Each record is to be printed again precisely as it reads.
════════
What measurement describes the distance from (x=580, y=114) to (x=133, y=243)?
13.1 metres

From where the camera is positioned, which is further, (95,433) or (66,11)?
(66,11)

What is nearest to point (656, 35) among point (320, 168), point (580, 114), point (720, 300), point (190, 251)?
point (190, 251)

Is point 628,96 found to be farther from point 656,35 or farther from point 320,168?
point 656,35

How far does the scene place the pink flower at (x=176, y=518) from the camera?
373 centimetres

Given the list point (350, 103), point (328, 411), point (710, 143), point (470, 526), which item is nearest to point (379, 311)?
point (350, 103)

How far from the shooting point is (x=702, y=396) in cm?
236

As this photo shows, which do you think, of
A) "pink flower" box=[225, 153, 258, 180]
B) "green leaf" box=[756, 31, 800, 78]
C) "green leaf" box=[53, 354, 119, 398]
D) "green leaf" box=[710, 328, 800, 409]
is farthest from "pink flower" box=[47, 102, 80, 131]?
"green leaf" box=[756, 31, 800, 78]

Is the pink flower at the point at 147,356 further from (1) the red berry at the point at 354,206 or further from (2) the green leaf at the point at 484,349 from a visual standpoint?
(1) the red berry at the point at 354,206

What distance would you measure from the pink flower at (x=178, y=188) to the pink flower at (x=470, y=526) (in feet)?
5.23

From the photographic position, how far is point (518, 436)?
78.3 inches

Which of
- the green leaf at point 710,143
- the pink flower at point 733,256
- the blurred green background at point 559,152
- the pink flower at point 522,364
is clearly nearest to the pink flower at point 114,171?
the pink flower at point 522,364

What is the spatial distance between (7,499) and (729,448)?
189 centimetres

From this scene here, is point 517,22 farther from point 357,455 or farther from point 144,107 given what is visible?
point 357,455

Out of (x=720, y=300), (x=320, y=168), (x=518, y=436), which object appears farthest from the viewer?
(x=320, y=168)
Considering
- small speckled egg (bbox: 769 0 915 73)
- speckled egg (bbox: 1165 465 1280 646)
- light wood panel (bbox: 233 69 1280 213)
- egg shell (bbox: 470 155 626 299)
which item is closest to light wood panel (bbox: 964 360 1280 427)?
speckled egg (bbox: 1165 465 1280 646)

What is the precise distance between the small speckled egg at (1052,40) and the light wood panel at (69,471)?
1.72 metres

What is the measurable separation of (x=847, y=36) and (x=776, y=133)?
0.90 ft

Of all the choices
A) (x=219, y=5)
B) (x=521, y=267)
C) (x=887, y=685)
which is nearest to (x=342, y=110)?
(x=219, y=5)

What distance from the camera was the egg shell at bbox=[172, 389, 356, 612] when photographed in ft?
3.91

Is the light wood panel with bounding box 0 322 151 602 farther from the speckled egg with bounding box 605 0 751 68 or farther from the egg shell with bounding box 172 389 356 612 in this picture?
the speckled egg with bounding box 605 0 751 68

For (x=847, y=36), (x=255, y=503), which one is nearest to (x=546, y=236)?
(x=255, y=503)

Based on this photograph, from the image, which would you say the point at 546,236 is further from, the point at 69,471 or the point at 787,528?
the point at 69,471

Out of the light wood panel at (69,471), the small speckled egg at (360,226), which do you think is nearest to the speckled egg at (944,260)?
════════
## Result of the task
What measurement describes the distance from (x=580, y=114) to (x=133, y=243)?
13.1 metres

From where the camera is positioned, which is further, (95,433) or (66,11)?
(66,11)

What is nearest to point (656, 35) among point (320, 168), point (580, 114), point (720, 300), point (190, 251)?
point (190, 251)

Is point 628,96 found to be farther from point 656,35 or farther from point 320,168?
point 656,35

How far does the scene place the pink flower at (x=176, y=518) from the camera?
373 centimetres

Given the list point (350, 103), point (328, 411), point (710, 143), point (470, 526), which item is nearest to point (379, 311)?
point (350, 103)

How far from the shooting point is (x=702, y=396) in cm?
236

As this photo shows, which do you think, of
A) "pink flower" box=[225, 153, 258, 180]
B) "green leaf" box=[756, 31, 800, 78]
C) "green leaf" box=[53, 354, 119, 398]
D) "green leaf" box=[710, 328, 800, 409]
is farthest from "pink flower" box=[47, 102, 80, 131]?
"green leaf" box=[756, 31, 800, 78]

Is the pink flower at the point at 147,356 further from (1) the red berry at the point at 354,206 or further from (2) the green leaf at the point at 484,349 from a visual standpoint?
(1) the red berry at the point at 354,206

What distance would you measure from the pink flower at (x=178, y=188) to the pink flower at (x=470, y=526) (in feet)?
5.23

From the photographic position, how far is point (518, 436)?
78.3 inches

Which of
- the green leaf at point 710,143
- the pink flower at point 733,256
- the blurred green background at point 559,152
- the pink flower at point 522,364
is clearly nearest to the pink flower at point 114,171?
the pink flower at point 522,364

What is the spatial distance between (7,499) and (729,448)?
189 centimetres

From this scene here, is point 517,22 farther from point 357,455 or farther from point 144,107 given what is visible?
point 357,455

Out of (x=720, y=300), (x=320, y=168), (x=518, y=436), which object appears farthest from the viewer?
(x=320, y=168)
Considering
- small speckled egg (bbox: 769 0 915 73)
- speckled egg (bbox: 1165 465 1280 646)
- light wood panel (bbox: 233 69 1280 213)
- egg shell (bbox: 470 155 626 299)
which item is closest to light wood panel (bbox: 964 360 1280 427)?
speckled egg (bbox: 1165 465 1280 646)

What is the precise distance between the small speckled egg at (1052,40) and the light wood panel at (69,471)?
1.72 metres

What is the measurable separation of (x=847, y=36) and (x=776, y=133)?
0.90 ft

Of all the choices
A) (x=219, y=5)
B) (x=521, y=267)
C) (x=887, y=685)
which is nearest to (x=342, y=110)?
(x=219, y=5)

What distance from the camera was the egg shell at bbox=[172, 389, 356, 612] when photographed in ft?
3.91

Is the light wood panel with bounding box 0 322 151 602 farther from the speckled egg with bounding box 605 0 751 68 or farther from the egg shell with bounding box 172 389 356 612 in this picture?
the speckled egg with bounding box 605 0 751 68

For (x=847, y=36), (x=255, y=503), which one is nearest to (x=546, y=236)?
(x=255, y=503)

Based on this photograph, from the image, which would you say the point at 546,236 is further from, the point at 69,471 or the point at 787,528?
the point at 69,471

Out of the light wood panel at (69,471), the small speckled egg at (360,226), which do you think is nearest to the speckled egg at (944,260)?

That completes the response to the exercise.